----- TEXTE CHOISI
DU GOUVERNEMENT CABALLERO.

 

La crise révolutionnaire en Catalogne était à peine «résolue» qu’une crise politique au sein du gouvernement de Valence détourna une fois de plus l’attention sur une lutte de personnalités, au détriment des questions essentielles.

Dans une réunion de Cabinet, tenue le 15 mai pour examiner la situation, en Catalogne, les deux ministres communistes, Jesus Hernandéz et Vicente Uribe, demandèrent des représailles contre les responsables des, journées de mai. Caballero était d’accord mais ne voulut pas accepter le point de vue communiste selon lequel la responsabilité devait être attribuée à la CNT-FAI et au POUM. Les deux communistes se levèrent alors et se retirèrent. Caballero déclara que «le Conseil des ministres continuait». Sa  décision n’eut qu’une brève application car le geste des communistes fut un signal pour Prieto, Negrin, Alvarez del Vayo, Giral, et Irujo qui, à leur tour, se levèrent et sortirent. Seuls Anastasio de Gracia et Angel Galarza, fidèles amis socialistes de Caballero, et ses quatre dévoués ministres «anarchistes» restèrent à leurs places.

A la suite de conversation avec le Président de la République Azana, Caballero fut de nouveau chargé de former un gouvernement. La CNT de même que l’UGT proposèrent un gouvernement fondé sur les organisations de travailleurs, composé de représentants de tous les partis, ayant à leur tête Caballero. De leur côté, les communistes proposaient un gouvernement:

«ayant à sa tête un socialiste et dans lequel seraient inclus tous les partis du Front Populaire et également les organisations de travailleurs».  

(Peirats, II, 239.)
----------
----- DONNÉES FOURNIES
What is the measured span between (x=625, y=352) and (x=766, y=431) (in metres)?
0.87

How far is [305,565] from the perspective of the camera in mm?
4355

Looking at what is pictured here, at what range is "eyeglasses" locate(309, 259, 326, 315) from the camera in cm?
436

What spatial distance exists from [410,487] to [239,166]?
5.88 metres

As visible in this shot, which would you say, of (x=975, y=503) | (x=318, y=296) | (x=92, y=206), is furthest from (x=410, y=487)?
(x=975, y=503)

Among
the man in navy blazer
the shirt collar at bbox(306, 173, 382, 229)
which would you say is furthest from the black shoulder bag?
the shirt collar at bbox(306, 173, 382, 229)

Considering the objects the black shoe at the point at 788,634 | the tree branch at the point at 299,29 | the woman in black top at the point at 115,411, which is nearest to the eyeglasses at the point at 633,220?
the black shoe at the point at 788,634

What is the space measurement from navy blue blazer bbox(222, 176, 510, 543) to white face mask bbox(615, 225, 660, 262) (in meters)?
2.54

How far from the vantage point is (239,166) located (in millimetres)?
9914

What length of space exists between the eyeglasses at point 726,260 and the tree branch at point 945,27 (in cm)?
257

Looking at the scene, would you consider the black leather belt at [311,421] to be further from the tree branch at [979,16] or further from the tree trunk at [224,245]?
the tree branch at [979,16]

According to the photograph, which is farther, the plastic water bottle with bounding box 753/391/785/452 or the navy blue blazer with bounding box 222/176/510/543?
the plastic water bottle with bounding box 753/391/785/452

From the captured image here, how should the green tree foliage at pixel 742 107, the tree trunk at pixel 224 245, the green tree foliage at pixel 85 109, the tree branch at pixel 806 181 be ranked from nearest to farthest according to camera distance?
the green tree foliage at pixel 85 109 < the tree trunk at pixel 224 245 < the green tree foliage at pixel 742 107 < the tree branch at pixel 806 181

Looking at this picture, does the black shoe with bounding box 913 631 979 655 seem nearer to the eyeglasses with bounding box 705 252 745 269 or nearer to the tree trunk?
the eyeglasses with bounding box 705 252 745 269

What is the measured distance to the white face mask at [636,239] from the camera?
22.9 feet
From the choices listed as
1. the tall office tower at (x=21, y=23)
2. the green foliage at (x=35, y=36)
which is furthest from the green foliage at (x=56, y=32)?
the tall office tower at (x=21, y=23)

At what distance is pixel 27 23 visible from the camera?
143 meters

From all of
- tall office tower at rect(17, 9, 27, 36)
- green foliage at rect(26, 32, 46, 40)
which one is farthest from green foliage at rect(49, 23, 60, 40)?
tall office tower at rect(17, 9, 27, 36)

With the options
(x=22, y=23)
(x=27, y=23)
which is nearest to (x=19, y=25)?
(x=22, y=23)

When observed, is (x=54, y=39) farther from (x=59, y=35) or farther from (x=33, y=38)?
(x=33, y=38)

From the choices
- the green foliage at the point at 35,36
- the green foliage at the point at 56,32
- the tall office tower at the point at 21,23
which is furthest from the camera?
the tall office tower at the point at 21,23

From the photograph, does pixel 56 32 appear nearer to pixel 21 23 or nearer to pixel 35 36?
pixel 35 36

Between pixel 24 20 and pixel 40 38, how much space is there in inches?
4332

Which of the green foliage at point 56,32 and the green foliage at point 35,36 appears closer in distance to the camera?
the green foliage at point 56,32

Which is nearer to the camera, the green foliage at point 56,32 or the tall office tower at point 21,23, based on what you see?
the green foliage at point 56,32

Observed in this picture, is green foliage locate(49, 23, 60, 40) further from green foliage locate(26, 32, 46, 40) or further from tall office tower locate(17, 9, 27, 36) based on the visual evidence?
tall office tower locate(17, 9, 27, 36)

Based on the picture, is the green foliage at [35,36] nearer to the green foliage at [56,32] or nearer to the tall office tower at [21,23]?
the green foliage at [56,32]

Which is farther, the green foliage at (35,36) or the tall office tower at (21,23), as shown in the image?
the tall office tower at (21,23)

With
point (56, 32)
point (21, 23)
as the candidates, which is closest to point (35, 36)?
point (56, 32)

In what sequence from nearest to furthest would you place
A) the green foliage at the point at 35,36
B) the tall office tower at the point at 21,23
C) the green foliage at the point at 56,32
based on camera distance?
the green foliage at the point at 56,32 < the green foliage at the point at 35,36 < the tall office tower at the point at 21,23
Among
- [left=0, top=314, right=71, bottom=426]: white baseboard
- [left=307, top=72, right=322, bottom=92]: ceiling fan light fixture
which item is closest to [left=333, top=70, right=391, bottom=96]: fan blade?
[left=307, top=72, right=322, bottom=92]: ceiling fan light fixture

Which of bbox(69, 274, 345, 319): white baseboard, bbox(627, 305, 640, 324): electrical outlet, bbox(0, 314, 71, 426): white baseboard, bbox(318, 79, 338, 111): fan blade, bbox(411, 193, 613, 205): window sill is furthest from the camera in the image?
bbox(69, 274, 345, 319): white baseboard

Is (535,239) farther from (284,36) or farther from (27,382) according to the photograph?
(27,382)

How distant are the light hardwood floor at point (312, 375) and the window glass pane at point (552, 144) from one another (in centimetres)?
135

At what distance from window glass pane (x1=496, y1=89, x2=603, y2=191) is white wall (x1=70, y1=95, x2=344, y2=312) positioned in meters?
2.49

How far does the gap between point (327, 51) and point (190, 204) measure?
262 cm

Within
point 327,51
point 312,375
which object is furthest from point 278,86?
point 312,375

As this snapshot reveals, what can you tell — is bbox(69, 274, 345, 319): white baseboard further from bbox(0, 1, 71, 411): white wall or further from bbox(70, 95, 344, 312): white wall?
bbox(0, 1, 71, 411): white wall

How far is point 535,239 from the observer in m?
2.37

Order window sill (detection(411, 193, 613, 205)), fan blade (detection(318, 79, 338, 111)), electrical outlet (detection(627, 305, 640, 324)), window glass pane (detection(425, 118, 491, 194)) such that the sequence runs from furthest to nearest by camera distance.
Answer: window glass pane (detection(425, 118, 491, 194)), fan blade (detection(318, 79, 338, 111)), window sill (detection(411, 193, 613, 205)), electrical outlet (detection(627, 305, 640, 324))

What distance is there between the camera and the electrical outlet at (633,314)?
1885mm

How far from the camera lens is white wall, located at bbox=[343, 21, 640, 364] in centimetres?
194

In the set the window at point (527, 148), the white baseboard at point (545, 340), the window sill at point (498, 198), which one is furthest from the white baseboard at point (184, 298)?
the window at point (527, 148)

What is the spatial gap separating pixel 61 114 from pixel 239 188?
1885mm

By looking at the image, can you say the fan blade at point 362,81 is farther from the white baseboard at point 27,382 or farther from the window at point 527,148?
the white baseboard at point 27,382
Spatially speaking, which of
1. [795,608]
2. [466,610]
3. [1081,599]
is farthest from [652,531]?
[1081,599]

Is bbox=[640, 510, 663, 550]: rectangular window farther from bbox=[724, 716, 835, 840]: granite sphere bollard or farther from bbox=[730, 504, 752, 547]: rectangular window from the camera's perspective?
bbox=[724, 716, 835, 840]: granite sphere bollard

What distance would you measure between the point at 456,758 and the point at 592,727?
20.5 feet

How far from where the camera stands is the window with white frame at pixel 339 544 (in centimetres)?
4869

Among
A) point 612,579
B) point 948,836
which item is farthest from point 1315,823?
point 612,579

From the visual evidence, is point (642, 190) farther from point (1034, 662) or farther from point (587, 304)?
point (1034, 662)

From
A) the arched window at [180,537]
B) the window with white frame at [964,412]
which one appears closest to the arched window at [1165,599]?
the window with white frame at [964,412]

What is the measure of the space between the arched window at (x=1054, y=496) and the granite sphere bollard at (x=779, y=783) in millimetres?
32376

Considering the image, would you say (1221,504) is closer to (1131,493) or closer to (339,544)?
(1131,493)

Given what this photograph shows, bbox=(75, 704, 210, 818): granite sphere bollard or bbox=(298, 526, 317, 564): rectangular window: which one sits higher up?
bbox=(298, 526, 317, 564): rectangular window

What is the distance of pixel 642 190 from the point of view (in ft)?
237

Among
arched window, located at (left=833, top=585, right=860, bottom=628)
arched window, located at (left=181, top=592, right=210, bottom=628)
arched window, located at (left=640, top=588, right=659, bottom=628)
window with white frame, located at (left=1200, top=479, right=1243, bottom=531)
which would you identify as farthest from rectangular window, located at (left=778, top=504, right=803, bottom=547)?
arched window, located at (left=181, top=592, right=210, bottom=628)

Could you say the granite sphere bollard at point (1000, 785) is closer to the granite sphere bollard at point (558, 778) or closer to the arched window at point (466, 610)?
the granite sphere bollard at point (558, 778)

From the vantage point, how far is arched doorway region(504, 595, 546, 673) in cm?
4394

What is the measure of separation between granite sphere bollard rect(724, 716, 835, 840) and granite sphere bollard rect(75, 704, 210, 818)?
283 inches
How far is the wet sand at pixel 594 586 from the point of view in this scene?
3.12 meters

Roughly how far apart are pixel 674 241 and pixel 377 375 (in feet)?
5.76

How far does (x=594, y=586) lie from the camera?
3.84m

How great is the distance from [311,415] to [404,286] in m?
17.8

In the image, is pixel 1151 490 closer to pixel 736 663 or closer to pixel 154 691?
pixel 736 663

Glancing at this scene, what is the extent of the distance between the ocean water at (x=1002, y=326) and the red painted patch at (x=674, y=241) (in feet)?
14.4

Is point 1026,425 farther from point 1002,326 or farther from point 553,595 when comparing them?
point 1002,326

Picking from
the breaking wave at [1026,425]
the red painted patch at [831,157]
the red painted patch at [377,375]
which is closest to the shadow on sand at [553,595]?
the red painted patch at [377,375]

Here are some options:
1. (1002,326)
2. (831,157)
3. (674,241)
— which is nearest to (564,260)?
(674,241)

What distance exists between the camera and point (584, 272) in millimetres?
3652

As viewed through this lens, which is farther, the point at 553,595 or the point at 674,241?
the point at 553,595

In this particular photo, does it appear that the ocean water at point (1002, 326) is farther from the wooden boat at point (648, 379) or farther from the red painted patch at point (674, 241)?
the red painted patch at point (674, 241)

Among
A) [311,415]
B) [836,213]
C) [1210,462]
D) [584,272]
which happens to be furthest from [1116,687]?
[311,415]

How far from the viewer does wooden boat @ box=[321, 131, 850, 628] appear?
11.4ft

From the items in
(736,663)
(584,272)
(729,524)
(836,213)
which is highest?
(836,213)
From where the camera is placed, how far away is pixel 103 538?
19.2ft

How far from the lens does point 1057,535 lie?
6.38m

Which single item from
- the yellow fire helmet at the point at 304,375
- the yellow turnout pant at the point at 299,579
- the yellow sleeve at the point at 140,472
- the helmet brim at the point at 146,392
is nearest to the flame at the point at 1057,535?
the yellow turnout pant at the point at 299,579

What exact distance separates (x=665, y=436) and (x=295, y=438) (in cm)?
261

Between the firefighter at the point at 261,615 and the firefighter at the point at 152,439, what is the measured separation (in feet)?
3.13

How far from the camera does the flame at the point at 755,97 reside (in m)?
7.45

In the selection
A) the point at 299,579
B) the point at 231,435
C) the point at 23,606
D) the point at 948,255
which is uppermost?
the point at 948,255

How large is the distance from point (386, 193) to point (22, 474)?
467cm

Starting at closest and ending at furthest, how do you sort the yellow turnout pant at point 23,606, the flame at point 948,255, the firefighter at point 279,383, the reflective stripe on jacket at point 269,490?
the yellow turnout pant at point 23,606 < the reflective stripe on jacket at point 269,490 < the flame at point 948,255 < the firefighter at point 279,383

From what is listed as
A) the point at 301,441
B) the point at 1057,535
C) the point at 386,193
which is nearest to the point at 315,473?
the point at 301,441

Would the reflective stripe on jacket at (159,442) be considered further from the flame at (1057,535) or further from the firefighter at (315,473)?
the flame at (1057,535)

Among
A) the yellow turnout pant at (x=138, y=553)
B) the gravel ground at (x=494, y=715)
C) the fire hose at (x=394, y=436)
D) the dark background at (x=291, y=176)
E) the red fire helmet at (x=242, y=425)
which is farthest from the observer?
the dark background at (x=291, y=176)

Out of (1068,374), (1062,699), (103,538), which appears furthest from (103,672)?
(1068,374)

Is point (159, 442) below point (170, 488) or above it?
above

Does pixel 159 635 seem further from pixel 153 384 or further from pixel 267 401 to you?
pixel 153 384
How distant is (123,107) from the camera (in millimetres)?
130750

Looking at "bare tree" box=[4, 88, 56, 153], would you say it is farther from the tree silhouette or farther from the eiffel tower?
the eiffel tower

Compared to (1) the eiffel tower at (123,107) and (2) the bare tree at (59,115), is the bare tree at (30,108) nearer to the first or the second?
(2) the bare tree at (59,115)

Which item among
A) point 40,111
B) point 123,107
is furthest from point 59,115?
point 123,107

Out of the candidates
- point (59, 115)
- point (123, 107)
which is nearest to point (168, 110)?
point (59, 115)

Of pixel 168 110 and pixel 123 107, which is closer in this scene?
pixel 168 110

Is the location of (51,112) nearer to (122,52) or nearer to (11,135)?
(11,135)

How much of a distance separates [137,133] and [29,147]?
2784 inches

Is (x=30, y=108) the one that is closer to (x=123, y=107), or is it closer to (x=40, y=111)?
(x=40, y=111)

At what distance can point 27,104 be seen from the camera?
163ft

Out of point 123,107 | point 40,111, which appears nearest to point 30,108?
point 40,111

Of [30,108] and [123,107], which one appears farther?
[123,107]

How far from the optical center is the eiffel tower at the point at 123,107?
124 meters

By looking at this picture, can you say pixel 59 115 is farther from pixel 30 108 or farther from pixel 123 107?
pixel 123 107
----------
> [PROBLÈMES ET TÂCHES]
(a) Dites si chacune des affirmations suivantes concorde avec l'extrait sur la crise du gouvernement Caballero, en répondant par oui ou par non et en citant mot pour mot le passage décisif : (i) les deux ministres communistes quittèrent la réunion du 15 mai ; (ii) Caballero refusa toute idée de représailles ; (iii) Angel Galarza resta à sa place.
(b) Poursuivez l'extrait sur la crise du gouvernement Caballero après sa dernière phrase.
Ces lignes forment un matériau indépendant du texte.

> [RÉSULTATS DES EXERCICES]
(a)
(i) Oui : « Les deux communistes se levèrent alors et se retirèrent. »
(ii) Non : « Caballero était d’accord mais ne voulut pas accepter le point de vue communiste selon lequel la responsabilité devait être attribuée à la CNT-FAI et au POUM. »
(iii) Oui : « Seuls Anastasio de Gracia et Angel Galarza, fidèles amis socialistes de Caballero, et ses quatre dévoués ministres «anarchistes» restèrent à leurs places. »

(b)
Caballero offrit trois portefeuilles à l’UGT et deux aux socialistes. Il s’agissait de ministères d’importance capitale comprenant la direction et le contrôle de la guerre, et de l’économie du pays. Caballero offrit deux sièges à chacune des fractions: communistes, républicains de gauche, et Union Républicaine, et à ses dévoués amis de la CNT, deux autres ministères: la Santé et la Justice! Aussi bien les communistes que la CNT refusèrent d’accepter ces accords. Les communistes avaient surtout intérêt à ne pas donner le Ministère de la Guerre au Premier ministre. Caballero ne pouvait accepter ce point de vue et, puisque les républicains et les socialistes étaient d’accord pour penser qu’un nouveau gouvernement sans la représentation du PC ne pouvait être considéré comme un Front Populaire, il était clair que Caballero n’était pas en mesure de former un nouveau Cabinet acceptable pour les communistes. L’objection de la CNT se traduisit dans une lettre conciliante, plus douloureuse qu’indignée, du Secrétaire Mariano Vazquez, par laquelle il faisait observer que la CNT ne pouvait accepter une position d’infériorité par rapport à l’UGT ou de parité avec les communistes, et ne pouvait accepter l’idée de concentrer l’économie du pays dans les mains d’un parti.

La crise fut résolue par le Président qui chargea le Dr Juan Negrin, socialiste de droite et créature de Moscou de former un gouvernement excluant l’UGT et la CNT. On donna la Défense Nationale à Prieto, ennemi acharné de Caballero, tandis que Negrin, tout en étant Premier ministre, eut aussi le contrôle de l’Économie. Un communiste fut nommé Ministre de l’Agriculture.

La réaction de la CNT fut curieuse. Dans un communiqué du 18 mai, elle déclara que le gouvernement Negrin, qui était formé sans sa participation, ne pouvait compter sur sa collaboration.

«Actuellement, tout ce que nous désirons déclarer aux travailleurs de la CNT, c’est que maintenant plus que jamais ils doivent prêter attention aux mots d’ordre donnés par les Comités responsables. C’est seulement, par l’homogénéité de notre action que nous réussirons à vaincre la contre-révolution et à éviter une «accolade de Vergara *» D. Camarades! Attention aux mots d’ordre des Comités Responsables ! Faltes qu’aucun de vous ne serve le jeu des provocateurs. Du calme ! Fermeté et Unité ! Vive l’alliance des syndicats !»  

(Peirats, II, 240.)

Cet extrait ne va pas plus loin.